#dailywritingchallenge – perseverance

This post will not be long or elegant as it is built out of frustration.

I don’t know if I have mentioned previously how impressed I have been the past 6 weeks with the leadership at my school and our approach to remote learning…well I have. We have had our difficulties this year but I felt that things have been on the up. This changed yesterday.

We, the Primary staff, received an email at 3pm from our head telling us that from today we would be rolling out a new timetable including 4 hours of live instruction for EYFS and KS1 children due to the feedback from around 100 parents deciding whether to pay their fees or not. This is was a huge shift compared to what we had been doing and was made for the few not the many.

Living abroad , working in a new school requires perseverance at the best of times. Not only do you need to adapt to the new culture but you also need to hit the ground running in class because there is no safety net. The last 8 months have made me think a lot about what makes good teaching, learning and leadership and whilst I can safely say it hasn’t been my favourite period it has helped me gain confidence as a teacher.

Today has been full of emotion, from me and my colleagues. I have drafted so many emails I would like to send but shouldn’t. I have had a phone call with the head following my comments on a live staff chat and I have had another phone call with colleague who is here on her own while the rest of her family are on the front line in the UK because of their roles in society. Mental health is on a knife edge for many.

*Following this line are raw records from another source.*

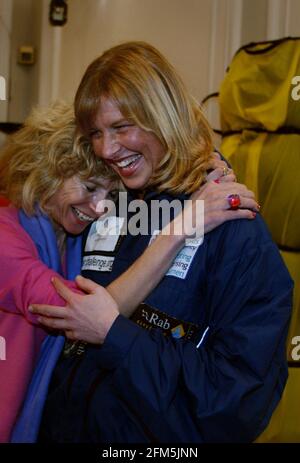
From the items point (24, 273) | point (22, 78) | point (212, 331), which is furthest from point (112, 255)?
point (22, 78)

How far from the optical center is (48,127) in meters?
1.54

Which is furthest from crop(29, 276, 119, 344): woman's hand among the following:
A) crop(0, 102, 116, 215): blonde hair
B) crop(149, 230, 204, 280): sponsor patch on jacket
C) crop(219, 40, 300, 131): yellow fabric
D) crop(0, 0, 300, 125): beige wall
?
crop(0, 0, 300, 125): beige wall

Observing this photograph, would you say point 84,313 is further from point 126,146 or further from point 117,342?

Teaching requires a lot of perseverance. It is a quality of many of us that we keep going and get the job done. Sadly it is also this quality that has led to thousands of colleagues having to be ‘on rota’ in schools in the UK without adequate protection or support. It is also this fact that means that school owners of private schools can abuse the devotion we have to our work.

I am fuming right now but I will persevere. My students still need me and whilst I will continue to have professional discussions outside of the ‘classroom’ I will still come through for them…but in a way that puts their needs first.